_En qué consiste:_ Transcribe sin ningún cambio la parte de las entradas que comienza con la línea que contiene "Which item is" y termina al final de las entradas, con ambos extremos incluidos.

_Datos de entrada:_
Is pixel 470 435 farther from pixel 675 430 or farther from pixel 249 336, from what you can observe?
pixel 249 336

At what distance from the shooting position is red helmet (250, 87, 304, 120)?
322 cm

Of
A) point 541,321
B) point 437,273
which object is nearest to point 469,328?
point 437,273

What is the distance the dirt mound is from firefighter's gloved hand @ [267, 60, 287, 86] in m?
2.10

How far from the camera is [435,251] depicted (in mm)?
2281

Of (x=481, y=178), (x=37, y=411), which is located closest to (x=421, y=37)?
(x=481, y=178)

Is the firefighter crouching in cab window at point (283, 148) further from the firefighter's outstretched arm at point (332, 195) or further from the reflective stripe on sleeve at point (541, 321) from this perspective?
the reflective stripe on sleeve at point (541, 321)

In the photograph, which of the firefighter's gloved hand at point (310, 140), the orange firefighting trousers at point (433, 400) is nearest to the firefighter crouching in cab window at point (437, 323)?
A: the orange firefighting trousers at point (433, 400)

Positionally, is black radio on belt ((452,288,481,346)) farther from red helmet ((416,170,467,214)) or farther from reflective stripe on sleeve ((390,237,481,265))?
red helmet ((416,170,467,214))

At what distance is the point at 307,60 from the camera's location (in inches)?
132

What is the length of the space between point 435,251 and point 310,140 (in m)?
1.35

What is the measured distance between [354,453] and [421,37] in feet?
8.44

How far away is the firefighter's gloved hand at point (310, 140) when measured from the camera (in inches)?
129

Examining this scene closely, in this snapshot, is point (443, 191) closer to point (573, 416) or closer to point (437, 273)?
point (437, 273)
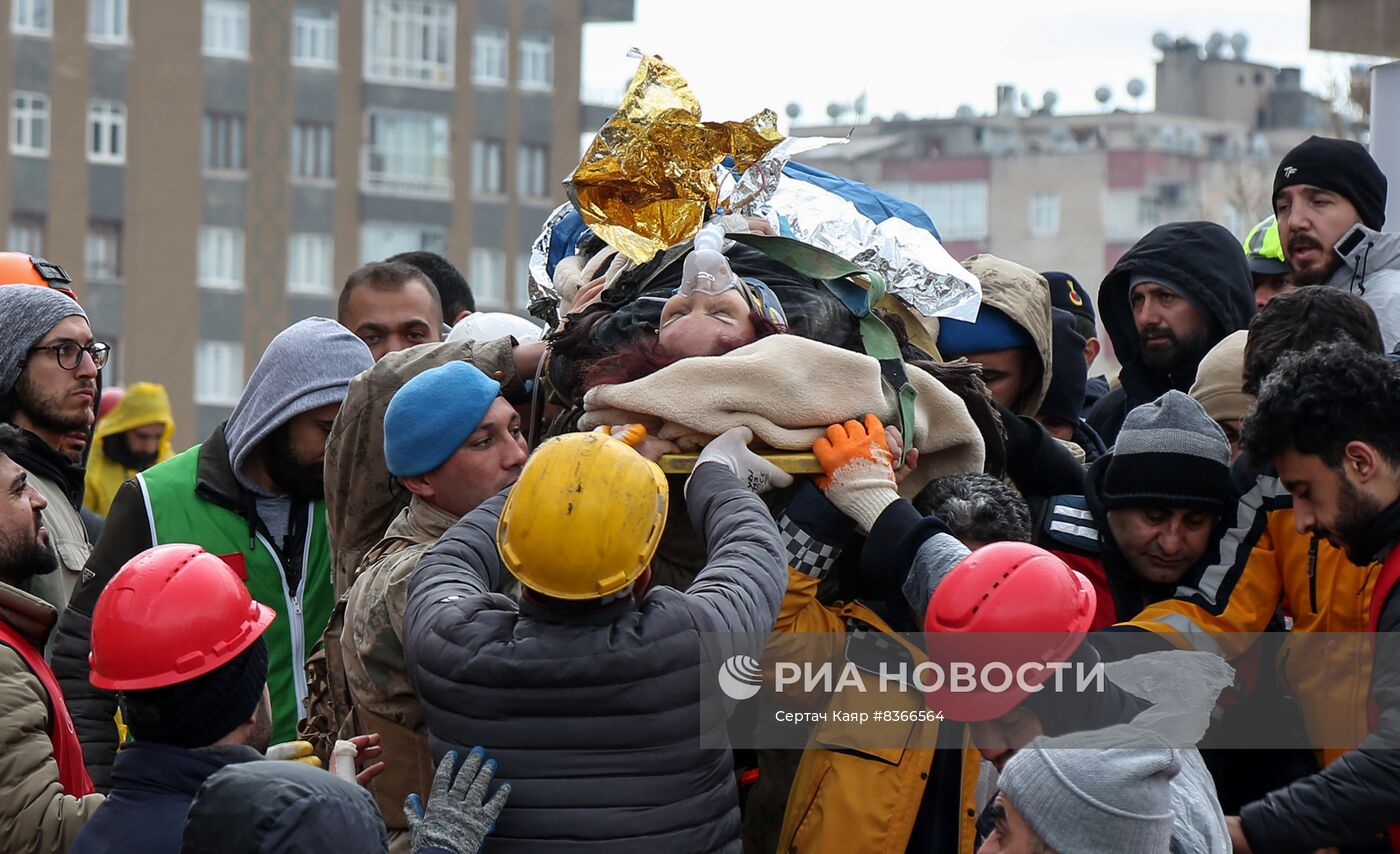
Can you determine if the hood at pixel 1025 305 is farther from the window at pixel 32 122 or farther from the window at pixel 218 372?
the window at pixel 32 122

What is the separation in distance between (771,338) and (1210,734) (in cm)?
125

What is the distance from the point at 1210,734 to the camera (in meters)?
4.07

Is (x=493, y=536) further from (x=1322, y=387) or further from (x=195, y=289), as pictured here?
(x=195, y=289)

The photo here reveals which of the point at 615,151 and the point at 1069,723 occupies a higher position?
the point at 615,151

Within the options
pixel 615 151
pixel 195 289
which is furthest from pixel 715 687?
pixel 195 289

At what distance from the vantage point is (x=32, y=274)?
19.1 ft

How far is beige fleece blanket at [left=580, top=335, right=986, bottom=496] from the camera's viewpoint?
388 centimetres

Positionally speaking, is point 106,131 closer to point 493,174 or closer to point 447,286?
point 493,174

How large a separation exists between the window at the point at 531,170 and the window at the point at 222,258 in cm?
567

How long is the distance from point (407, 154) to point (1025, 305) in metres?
33.2

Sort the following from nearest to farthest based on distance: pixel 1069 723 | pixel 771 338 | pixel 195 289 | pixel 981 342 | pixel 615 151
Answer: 1. pixel 1069 723
2. pixel 771 338
3. pixel 615 151
4. pixel 981 342
5. pixel 195 289

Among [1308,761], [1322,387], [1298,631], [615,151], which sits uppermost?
[615,151]

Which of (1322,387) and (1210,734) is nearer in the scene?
(1322,387)

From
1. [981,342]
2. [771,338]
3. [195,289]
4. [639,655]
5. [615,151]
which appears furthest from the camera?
[195,289]
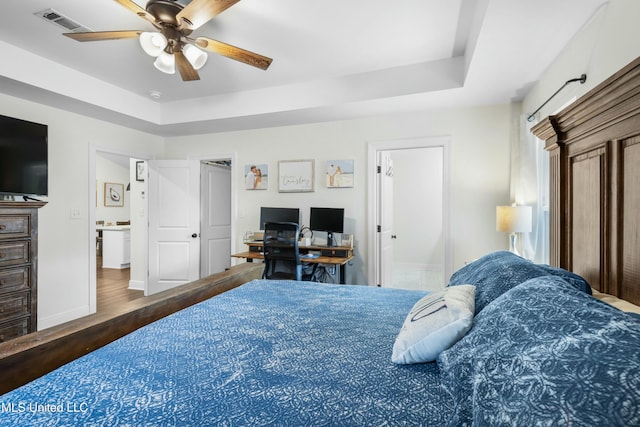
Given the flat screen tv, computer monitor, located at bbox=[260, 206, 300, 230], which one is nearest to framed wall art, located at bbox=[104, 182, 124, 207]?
the flat screen tv

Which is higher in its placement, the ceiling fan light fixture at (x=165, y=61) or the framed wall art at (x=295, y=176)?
the ceiling fan light fixture at (x=165, y=61)

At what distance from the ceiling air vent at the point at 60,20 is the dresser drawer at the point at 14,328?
2.42 meters

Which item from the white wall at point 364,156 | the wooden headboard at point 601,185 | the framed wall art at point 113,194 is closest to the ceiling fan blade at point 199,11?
the wooden headboard at point 601,185

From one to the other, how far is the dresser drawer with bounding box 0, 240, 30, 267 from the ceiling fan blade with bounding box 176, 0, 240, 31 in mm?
2315

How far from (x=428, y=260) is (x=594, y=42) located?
483 centimetres

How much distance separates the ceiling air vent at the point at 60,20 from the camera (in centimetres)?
225

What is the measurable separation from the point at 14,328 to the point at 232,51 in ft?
9.53

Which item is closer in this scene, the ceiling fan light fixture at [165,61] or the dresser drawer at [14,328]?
the ceiling fan light fixture at [165,61]

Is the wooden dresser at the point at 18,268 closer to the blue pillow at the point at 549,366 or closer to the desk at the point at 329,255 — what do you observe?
the desk at the point at 329,255

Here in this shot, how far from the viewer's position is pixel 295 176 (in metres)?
4.24

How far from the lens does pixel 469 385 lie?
78 centimetres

_Resultado del ejercicio:_
Which item is closer in this scene, the ceiling fan light fixture at [165,61] or the dresser drawer at [14,328]?
the ceiling fan light fixture at [165,61]

Is the wooden dresser at the point at 18,268 closer to the blue pillow at the point at 549,366 or closer to the desk at the point at 329,255 — what do you observe?
the desk at the point at 329,255

Here in this shot, how far from the viewer's position is pixel 295 176 (in metres)?
4.24

How far from the lens does pixel 469 385 lie?
78 centimetres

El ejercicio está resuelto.